— Start —
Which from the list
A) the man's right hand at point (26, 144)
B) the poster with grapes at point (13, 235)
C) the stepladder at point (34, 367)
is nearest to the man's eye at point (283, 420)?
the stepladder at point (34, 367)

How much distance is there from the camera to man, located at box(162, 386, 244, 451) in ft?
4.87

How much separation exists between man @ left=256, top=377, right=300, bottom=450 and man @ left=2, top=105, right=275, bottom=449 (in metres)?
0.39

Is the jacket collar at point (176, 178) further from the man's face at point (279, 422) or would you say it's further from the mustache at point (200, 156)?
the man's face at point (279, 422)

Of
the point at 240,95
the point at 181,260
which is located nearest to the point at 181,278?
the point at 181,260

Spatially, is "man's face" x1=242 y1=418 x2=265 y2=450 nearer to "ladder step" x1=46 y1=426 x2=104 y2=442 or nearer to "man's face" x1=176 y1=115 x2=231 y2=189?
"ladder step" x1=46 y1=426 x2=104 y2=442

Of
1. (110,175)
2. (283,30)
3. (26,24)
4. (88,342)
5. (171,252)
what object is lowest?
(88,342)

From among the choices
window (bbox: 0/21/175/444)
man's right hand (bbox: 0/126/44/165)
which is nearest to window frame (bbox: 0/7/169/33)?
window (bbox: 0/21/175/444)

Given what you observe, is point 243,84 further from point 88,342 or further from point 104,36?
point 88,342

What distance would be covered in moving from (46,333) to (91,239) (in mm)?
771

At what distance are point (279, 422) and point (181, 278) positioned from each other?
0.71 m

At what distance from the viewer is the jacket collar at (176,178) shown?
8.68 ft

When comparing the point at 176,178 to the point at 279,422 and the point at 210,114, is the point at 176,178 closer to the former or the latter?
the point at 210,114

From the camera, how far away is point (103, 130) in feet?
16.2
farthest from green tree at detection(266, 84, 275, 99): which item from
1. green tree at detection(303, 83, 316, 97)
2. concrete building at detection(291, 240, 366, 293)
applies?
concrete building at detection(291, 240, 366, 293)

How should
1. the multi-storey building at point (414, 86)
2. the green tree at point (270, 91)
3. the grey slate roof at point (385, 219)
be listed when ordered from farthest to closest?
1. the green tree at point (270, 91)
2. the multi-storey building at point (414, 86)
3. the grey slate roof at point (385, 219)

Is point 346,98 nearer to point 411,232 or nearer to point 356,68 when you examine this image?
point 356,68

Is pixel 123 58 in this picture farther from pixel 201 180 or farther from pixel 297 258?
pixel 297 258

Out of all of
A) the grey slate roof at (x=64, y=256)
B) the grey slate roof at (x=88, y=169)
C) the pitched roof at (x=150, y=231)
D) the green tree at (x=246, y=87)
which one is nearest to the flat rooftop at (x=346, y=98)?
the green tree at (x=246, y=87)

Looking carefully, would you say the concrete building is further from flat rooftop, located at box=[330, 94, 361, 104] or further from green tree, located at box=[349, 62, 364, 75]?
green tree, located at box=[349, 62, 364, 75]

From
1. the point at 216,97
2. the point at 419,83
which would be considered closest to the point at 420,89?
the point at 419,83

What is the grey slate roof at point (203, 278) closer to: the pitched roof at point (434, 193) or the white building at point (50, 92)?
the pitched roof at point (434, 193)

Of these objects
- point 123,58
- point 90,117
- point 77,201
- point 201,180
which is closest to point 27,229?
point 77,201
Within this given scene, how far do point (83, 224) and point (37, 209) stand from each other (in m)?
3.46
— End —
— Start —
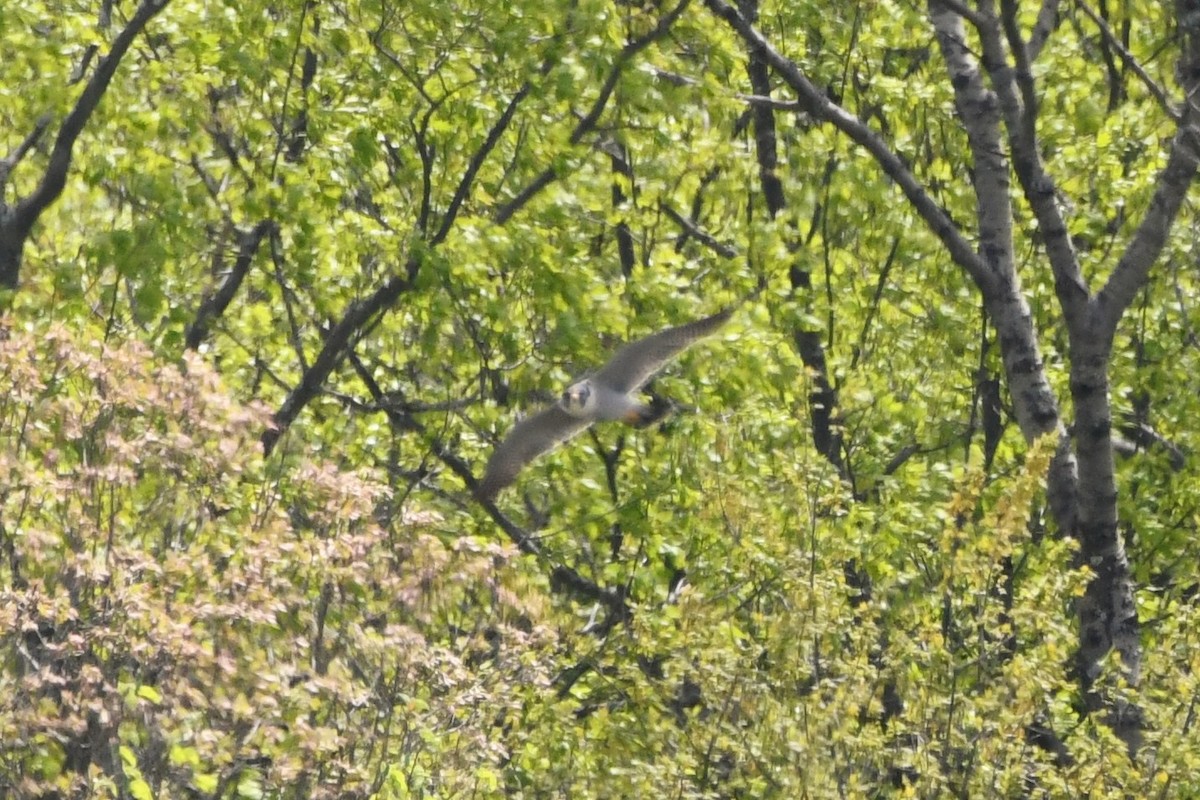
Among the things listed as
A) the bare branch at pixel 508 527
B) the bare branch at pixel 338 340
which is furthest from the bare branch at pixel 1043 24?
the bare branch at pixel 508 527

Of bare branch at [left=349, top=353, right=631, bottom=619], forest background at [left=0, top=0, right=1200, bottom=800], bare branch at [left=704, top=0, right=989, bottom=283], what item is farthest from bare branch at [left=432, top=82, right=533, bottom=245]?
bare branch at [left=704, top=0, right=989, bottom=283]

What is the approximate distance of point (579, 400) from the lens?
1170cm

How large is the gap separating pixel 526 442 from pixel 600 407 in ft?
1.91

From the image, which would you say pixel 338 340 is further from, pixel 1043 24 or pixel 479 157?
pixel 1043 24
— End —
▶ [STATED GOAL]: List every line of the records that contains the word "closest". Case counts.

▶ [SOLUTION FOR THIS PROBLEM]:
be listed when ordered from farthest to closest?
which would be considered closest to the point at 420,89?
which is closest to point 27,229?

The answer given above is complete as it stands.